Spring in the southern Plains and Tennessee and Ohio Valleys was punctuated by several severe weather outbreaks producing approximately 500 tornadoes and leading to nearly 50 deaths during March and April 2006. Tornadoes can occur at any time of the year in the U.S., but there is typically a spring and summer peak (March-August) when severe weather is most likely.
In 2006, the season began relatively early with significant outbreaks of tornadoes on March 12th, March 30th, April 2nd, April 7th, April 13th and April 16th, with the most notable on March 12th, April 2nd and April 7th. Although this page will not summarize all severe weather outbreaks, the most significant are described. Below is a synopsis of the conditions that produced these outbreaks, as well as a preliminary description of the major impacts and tornado climatology. Some information on the individual outbreaks will be provided as well as an overall description of the tornado season to date.
As with most severe weather outbreaks, the most notable tornado events of the season were initiated by a juxtaposition of cool 'Arctic' air from northern North America and warm moist air from the southern Plains and Gulf of Mexico. A cold front delineates the boundary between the two air masses (with the colder air behind the cold front, wedging under the warm air and creating lift) and supercell thunderstorms are generated from the instability and rotational wind shear somewhat ahead of the cold front. As can be seen in the images above, the majority of the April 7th tornadoes occurred in the Missouri/Tennessee area, in the warm air ahead of the cold front.

*Provided information:*

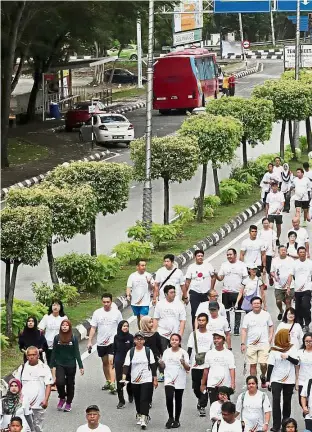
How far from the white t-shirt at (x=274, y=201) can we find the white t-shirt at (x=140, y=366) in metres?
10.3

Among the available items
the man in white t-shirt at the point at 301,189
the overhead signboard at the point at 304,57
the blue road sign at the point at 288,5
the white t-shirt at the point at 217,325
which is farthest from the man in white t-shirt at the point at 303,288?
the overhead signboard at the point at 304,57

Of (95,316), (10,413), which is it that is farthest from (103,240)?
(10,413)

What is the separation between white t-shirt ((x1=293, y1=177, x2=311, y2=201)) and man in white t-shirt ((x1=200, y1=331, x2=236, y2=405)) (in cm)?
1255

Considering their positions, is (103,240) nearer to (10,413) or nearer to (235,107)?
(235,107)

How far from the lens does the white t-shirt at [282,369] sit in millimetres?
14891

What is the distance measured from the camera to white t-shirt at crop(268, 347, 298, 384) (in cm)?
1489

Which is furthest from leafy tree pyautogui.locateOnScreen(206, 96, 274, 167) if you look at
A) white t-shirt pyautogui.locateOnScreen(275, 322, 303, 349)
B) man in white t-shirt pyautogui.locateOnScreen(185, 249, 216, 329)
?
white t-shirt pyautogui.locateOnScreen(275, 322, 303, 349)

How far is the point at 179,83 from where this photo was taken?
185ft

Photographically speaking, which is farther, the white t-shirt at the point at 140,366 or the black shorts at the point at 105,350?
the black shorts at the point at 105,350

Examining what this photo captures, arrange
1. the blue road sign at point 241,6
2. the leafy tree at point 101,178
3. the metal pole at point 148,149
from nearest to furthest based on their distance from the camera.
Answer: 1. the leafy tree at point 101,178
2. the metal pole at point 148,149
3. the blue road sign at point 241,6

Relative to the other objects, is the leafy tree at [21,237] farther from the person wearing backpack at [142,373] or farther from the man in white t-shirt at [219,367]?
the man in white t-shirt at [219,367]

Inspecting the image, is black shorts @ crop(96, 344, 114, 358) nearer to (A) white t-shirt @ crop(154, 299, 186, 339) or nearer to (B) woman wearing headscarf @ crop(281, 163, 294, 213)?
(A) white t-shirt @ crop(154, 299, 186, 339)

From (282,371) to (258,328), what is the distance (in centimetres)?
129

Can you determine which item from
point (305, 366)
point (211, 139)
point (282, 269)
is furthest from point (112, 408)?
point (211, 139)
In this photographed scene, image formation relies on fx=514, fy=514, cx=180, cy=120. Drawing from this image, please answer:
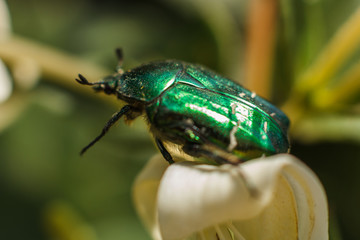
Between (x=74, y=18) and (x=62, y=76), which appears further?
(x=74, y=18)

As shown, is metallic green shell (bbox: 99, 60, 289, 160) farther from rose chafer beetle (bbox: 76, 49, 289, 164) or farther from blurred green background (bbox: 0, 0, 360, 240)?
blurred green background (bbox: 0, 0, 360, 240)

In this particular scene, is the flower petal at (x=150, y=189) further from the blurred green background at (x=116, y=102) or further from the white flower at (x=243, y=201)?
the blurred green background at (x=116, y=102)

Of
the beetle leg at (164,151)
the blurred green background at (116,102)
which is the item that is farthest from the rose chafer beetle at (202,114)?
the blurred green background at (116,102)

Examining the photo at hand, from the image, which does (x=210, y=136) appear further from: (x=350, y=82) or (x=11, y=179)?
(x=11, y=179)

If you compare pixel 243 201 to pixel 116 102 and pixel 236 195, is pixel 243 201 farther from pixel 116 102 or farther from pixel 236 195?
pixel 116 102

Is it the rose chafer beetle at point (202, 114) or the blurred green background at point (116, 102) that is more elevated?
the rose chafer beetle at point (202, 114)

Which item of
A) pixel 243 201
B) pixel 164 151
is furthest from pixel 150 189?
pixel 243 201

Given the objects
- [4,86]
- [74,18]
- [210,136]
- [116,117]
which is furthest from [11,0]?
[210,136]
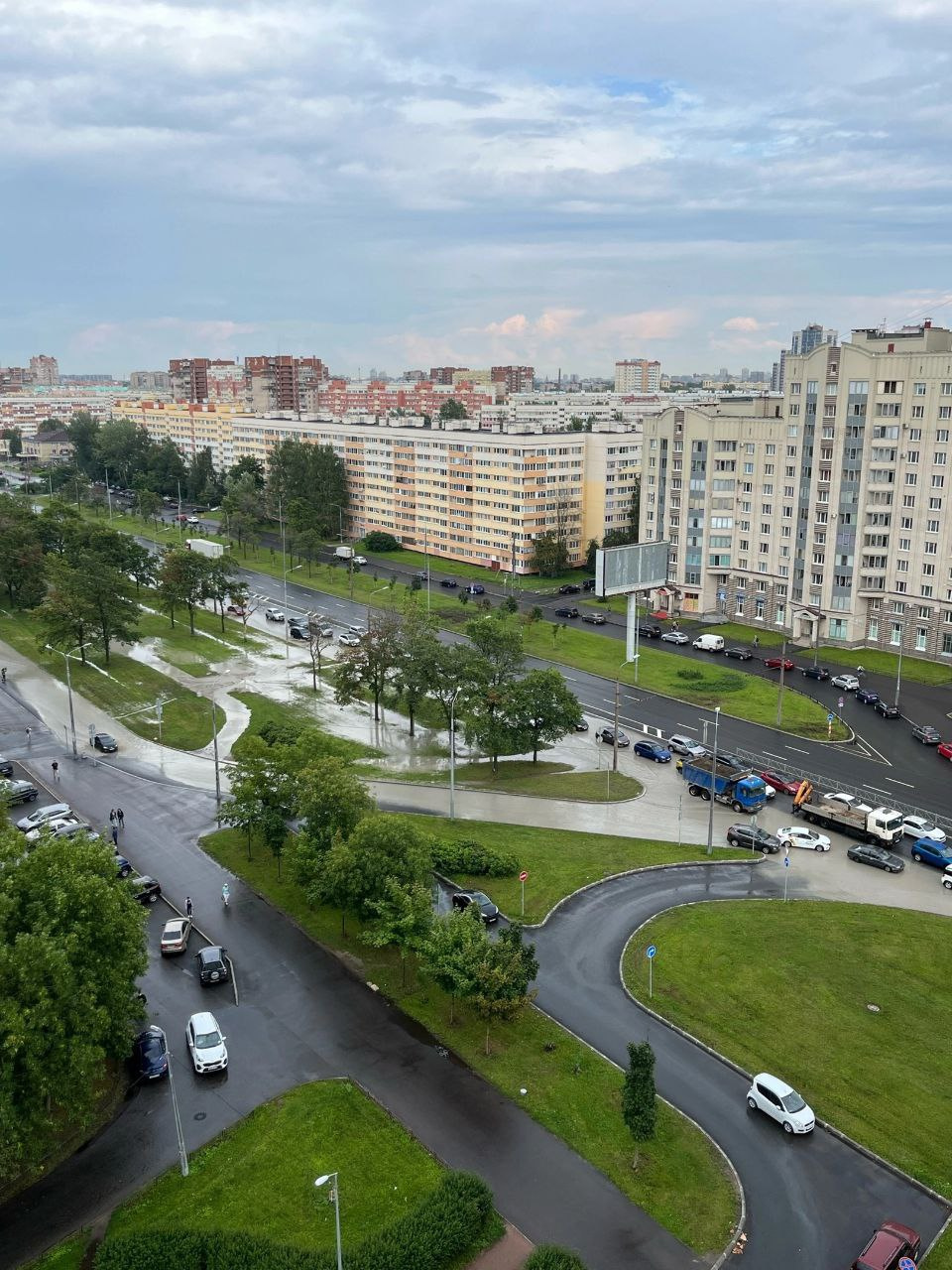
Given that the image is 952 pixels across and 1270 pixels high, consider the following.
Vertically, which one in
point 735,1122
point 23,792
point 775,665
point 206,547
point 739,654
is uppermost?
point 206,547

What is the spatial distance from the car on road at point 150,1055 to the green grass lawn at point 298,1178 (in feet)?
12.9

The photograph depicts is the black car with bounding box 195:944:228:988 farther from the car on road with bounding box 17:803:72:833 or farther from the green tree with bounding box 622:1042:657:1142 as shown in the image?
the green tree with bounding box 622:1042:657:1142

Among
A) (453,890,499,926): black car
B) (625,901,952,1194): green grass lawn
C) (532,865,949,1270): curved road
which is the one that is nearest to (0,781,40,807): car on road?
(453,890,499,926): black car

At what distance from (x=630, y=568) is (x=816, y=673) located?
16.7 metres

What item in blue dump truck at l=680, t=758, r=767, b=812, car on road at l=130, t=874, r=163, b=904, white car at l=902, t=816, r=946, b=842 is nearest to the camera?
car on road at l=130, t=874, r=163, b=904

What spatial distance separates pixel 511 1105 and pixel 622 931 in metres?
11.0

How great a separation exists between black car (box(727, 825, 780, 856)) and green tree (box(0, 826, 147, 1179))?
2854 cm

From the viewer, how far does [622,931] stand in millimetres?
39000

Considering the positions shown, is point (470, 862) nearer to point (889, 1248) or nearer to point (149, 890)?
point (149, 890)

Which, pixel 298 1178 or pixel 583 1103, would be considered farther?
pixel 583 1103

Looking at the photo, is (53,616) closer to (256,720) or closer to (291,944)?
(256,720)

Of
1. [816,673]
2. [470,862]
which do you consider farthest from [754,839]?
[816,673]

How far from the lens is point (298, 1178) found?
26516 millimetres

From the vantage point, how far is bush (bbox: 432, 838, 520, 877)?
43062 millimetres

*Assignment:* From the text on the spring 2006 tornado outbreaks, write out word for word the passage that opens with the words containing "In 2006, the" and closes with "season to date.".

*Worked solution:*
In 2006, the season began relatively early with significant outbreaks of tornadoes on March 12th, March 30th, April 2nd, April 7th, April 13th and April 16th, with the most notable on March 12th, April 2nd and April 7th. Although this page will not summarize all severe weather outbreaks, the most significant are described. Below is a synopsis of the conditions that produced these outbreaks, as well as a preliminary description of the major impacts and tornado climatology. Some information on the individual outbreaks will be provided as well as an overall description of the tornado season to date.